1902 Encyclopedia > Aeronautics > Fate of Pilâtre de Rozier. Female Aeronauts. Ascent at Constantinople.

Aeronautics
(Part 16)




Fate of Pilâtre de Rozier. Female Aeronauts. Ascent at Constantinople.

On June 15, 1785, Pilatre de Rozier made his last fatal voyage from Boulogne. It was his intention to have repeated the exploit of Blanchard and Jeffries in the reverse direction, and have crossed from Boulogne to England . For this purpose he had contrived a double balloon, which he expected would combine the advantages of both kinds -- a fire-balloon, 10 feet in diameter, being placed underneath a gas-balloon of 37 feet in diameter, so that by increasing or diminishing the fire in the former it might be possible to ascend or descend without waste of gas.
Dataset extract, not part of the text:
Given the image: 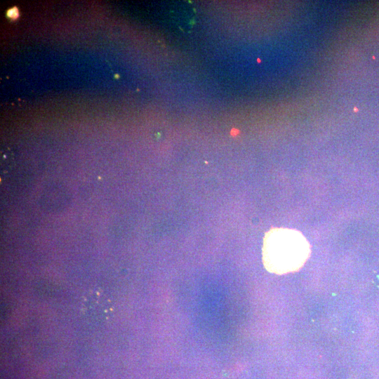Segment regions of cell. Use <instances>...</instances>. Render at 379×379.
Listing matches in <instances>:
<instances>
[{"label": "cell", "mask_w": 379, "mask_h": 379, "mask_svg": "<svg viewBox=\"0 0 379 379\" xmlns=\"http://www.w3.org/2000/svg\"><path fill=\"white\" fill-rule=\"evenodd\" d=\"M8 15L11 18H16L18 15V11L15 8H12L8 11Z\"/></svg>", "instance_id": "7a4b0ae2"}, {"label": "cell", "mask_w": 379, "mask_h": 379, "mask_svg": "<svg viewBox=\"0 0 379 379\" xmlns=\"http://www.w3.org/2000/svg\"><path fill=\"white\" fill-rule=\"evenodd\" d=\"M311 253L305 236L294 229L274 227L265 234L262 248L265 269L276 274L298 271Z\"/></svg>", "instance_id": "6da1fadb"}]
</instances>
Rozier was accompanied by M.P.A. Romain, and for rather less than half-an-hour after the aerostat ascended all seemed to be going on well, when suddenly the whole apparatus was seen in flames, and the unfortunate adventurers came to the ground from the supposed height of more than 3000 feet. Rosier was killed on the spot, and Romain only survived about ten minutes. A monument was erected on the place where they fell, which was near the sea-shore, about four miles from the starting-point. The Marquis de la Maisonfort had accompanied Rozier to Boulogne, intending to ascend with him, but M. Romain there insisted on a prior promise. Either the upper balloon must have been reached by the flames, and the gas taken fire, or the gas must have poured down into the lower, balloon, and so have caused the explosion.
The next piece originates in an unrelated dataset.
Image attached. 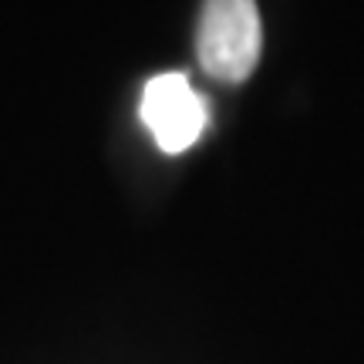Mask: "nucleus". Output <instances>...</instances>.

We must not omit to mention that on June 4, 1784 Madame Thible ascended from Lyons in a fire-balloon with M. Fleurand, in the presence of King Gustavus of Sweden, then traveling under the name of Count Haga. Madame Thible is very likely the only woman who ever ascended in a fire-balloon. The first Englishwoman who ever ascended into the air was Mrs Sage, who accompanied Mr. Biggin in his voyage from London on June 29, 1785.

Accounts are given of an ascent at Constantinople, made in the presence of the Sultan, by a Persian physician, accompanied by two Bostangis, early in the year 1786, who, crossing the sea which divided Europe from Asia, descended about 30 leagues from the coast.